Feature Article

March 14, 2013

High Standards for Call Completion to Rural Areas is Agreed Upon by Level 3 and the FCC

Rural areas in the U.S. have been getting a lot of attention lately, especially when it comes to telecommunications. The Federal Communications Commission (FCC) is currently conducting an industry wide review of the type of telephone service that is being provided to rural areas. This has become a very extensive and comprehensive review.

The main focus of the FCC review is to judge the performance of carriers and how they handle going through a third party. In most cases, the carriers have to deal with third party, downstream providers that are essential to actually being able to complete a call.

The FCC made a lot of data requests of several providers across the industry. Level 3 Communications (Level 3), a multinational telecommunications and Internet service provider, is one of the companies approached by the FCC. Headquartered in Broomfield, Colorado, according to Level 3, they welcomed the opportunity to work collaboratively with the FCC on this important issue. They are also the first carrier in the industry to agree to telephone call quality standards. Level 3 is hoping that the rest of the industry will follow suit.

Michael Mooney, the general counsel of Regulatory Policy for Level 3 Communications, explained, "Working with the FCC gave us an opportunity to demonstrate our commitment to call quality by jointly establishing a standard set of practices and quality safeguards for the industry to follow. We are committed to ensuring that our high standards for operational excellence and customer experience are met, even by our third party suppliers. We believe that the establishment of these new standards with the FCC will be reassuring to rural consumers and to customers calling them. We hope that all other voice providers will follow our lead and commit to achieving similar high call performance standards."

Last year in April 2012, the National Exchange Carrier Association conducted a study of 30 providers, and identified Level 3 as one of only two carriers that had the best performance. The study was conducted to see how many call completions were made to rural areas, with the goal being to have the lowest overall percentage of incomplete calls to the rural destinations.

The National Exchange Carrier Association is a not-for-profit association created in 1984 by telecommunications companies to administer the fees that long distance companies pay to access local telephone networks in the United States.
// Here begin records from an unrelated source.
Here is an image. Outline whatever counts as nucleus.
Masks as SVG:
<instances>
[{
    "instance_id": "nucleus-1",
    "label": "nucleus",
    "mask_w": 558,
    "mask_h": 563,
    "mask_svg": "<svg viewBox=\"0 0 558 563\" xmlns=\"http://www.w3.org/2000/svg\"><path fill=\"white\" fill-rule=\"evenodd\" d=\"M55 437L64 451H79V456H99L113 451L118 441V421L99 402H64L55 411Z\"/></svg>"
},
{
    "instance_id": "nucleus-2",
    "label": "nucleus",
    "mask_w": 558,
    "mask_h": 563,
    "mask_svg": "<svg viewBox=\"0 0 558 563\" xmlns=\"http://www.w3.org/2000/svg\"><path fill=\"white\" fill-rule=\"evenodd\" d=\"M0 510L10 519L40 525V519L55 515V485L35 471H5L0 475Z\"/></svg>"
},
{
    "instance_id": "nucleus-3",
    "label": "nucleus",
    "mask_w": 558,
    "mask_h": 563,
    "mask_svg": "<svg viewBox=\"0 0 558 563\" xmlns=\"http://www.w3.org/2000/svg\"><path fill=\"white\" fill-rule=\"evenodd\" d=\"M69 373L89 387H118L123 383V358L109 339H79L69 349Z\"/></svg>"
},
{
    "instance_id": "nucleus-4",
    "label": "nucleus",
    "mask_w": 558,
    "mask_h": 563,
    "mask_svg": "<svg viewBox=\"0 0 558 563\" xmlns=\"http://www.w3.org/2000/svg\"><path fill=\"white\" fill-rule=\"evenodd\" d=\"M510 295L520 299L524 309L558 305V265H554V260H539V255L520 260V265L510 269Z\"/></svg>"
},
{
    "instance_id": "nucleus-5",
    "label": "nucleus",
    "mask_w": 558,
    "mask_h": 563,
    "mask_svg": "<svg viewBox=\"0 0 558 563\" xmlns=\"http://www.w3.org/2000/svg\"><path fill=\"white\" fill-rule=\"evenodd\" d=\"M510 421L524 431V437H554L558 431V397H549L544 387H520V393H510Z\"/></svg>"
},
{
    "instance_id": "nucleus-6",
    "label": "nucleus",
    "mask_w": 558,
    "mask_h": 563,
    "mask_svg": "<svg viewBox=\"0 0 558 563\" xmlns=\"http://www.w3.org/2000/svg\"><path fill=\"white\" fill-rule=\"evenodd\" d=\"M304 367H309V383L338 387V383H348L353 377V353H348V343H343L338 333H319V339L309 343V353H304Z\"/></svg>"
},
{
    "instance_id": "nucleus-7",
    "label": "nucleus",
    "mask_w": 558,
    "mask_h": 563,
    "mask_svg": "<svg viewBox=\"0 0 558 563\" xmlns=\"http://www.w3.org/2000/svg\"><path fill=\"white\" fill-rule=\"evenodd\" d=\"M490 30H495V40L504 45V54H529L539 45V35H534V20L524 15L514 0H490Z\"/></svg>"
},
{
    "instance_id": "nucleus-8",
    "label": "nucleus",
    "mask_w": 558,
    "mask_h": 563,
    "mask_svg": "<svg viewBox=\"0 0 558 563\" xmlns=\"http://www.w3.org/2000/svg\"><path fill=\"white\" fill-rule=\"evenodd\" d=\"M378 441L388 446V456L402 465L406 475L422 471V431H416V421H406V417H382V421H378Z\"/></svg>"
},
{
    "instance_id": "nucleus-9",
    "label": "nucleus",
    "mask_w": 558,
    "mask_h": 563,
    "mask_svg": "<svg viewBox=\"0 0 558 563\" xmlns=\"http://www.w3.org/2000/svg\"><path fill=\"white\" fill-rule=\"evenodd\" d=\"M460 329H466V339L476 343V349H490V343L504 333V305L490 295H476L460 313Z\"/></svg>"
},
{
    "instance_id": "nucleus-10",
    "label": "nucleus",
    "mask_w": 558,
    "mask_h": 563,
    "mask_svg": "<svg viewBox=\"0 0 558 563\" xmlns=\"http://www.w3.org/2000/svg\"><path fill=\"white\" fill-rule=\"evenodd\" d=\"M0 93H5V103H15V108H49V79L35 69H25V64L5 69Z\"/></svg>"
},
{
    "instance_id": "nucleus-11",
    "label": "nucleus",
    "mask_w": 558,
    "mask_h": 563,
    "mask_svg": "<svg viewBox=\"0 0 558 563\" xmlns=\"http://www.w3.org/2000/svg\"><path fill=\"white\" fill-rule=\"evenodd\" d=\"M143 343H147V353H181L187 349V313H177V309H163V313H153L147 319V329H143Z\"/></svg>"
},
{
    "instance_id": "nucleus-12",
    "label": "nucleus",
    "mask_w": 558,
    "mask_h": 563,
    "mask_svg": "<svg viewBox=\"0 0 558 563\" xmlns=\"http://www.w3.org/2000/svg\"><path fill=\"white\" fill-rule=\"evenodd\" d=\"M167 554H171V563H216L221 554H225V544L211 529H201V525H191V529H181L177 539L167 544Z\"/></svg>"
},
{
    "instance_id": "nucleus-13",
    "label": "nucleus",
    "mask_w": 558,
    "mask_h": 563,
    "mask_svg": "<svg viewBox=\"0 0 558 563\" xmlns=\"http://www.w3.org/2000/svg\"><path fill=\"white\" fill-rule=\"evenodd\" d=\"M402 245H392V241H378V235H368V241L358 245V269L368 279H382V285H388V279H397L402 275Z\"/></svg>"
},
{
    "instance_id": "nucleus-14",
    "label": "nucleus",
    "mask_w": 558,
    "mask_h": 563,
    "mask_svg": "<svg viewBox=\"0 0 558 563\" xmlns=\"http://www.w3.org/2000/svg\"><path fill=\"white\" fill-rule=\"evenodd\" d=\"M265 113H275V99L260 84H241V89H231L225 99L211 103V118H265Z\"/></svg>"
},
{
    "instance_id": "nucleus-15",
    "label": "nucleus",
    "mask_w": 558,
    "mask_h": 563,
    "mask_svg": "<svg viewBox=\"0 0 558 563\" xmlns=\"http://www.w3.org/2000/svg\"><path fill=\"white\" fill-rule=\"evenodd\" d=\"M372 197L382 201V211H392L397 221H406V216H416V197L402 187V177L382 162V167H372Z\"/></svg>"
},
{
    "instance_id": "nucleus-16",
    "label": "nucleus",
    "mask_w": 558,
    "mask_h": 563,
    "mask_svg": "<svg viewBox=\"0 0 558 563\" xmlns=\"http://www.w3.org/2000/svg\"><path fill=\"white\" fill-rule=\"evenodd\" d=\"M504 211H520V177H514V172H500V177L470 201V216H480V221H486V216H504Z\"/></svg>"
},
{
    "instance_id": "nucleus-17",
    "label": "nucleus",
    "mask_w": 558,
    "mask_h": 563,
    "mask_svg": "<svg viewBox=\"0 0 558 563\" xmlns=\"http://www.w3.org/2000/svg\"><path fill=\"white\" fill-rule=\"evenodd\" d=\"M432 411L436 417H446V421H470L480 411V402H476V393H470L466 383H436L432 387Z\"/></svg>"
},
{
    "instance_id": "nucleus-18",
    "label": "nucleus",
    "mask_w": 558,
Their study showed that Level 3 was able to complete about 90 percent of its total call minutes across the country. This was done using Level 3’s own network facilities.

In a statement from Shaun Andrews, Level 3's senior vice president for Global Voice Services:

Working with the FCC gave us an opportunity to demonstrate our commitment to call quality by jointly establishing a standard set of practices and quality safeguards for the industry to follow. We are committed to ensuring that our high standards for operational excellence and customer experience are met, even by our third party suppliers. We believe that the establishment of these new standards with the FCC will be reassuring to rural consumers and to customers calling them. We hope that all other voice providers will follow our lead and commit to achieving similar high call performance standards.

On March 12, 2013, Level 3 commented on the FCC statement concerning telephone call completion in rural America. It seems that Level 3 is strongly committed to working with the FCC to not only help create standards that all of the carriers would have to follow, but they are determined to provide good quality phone service to the rural areas that characteristically have problems.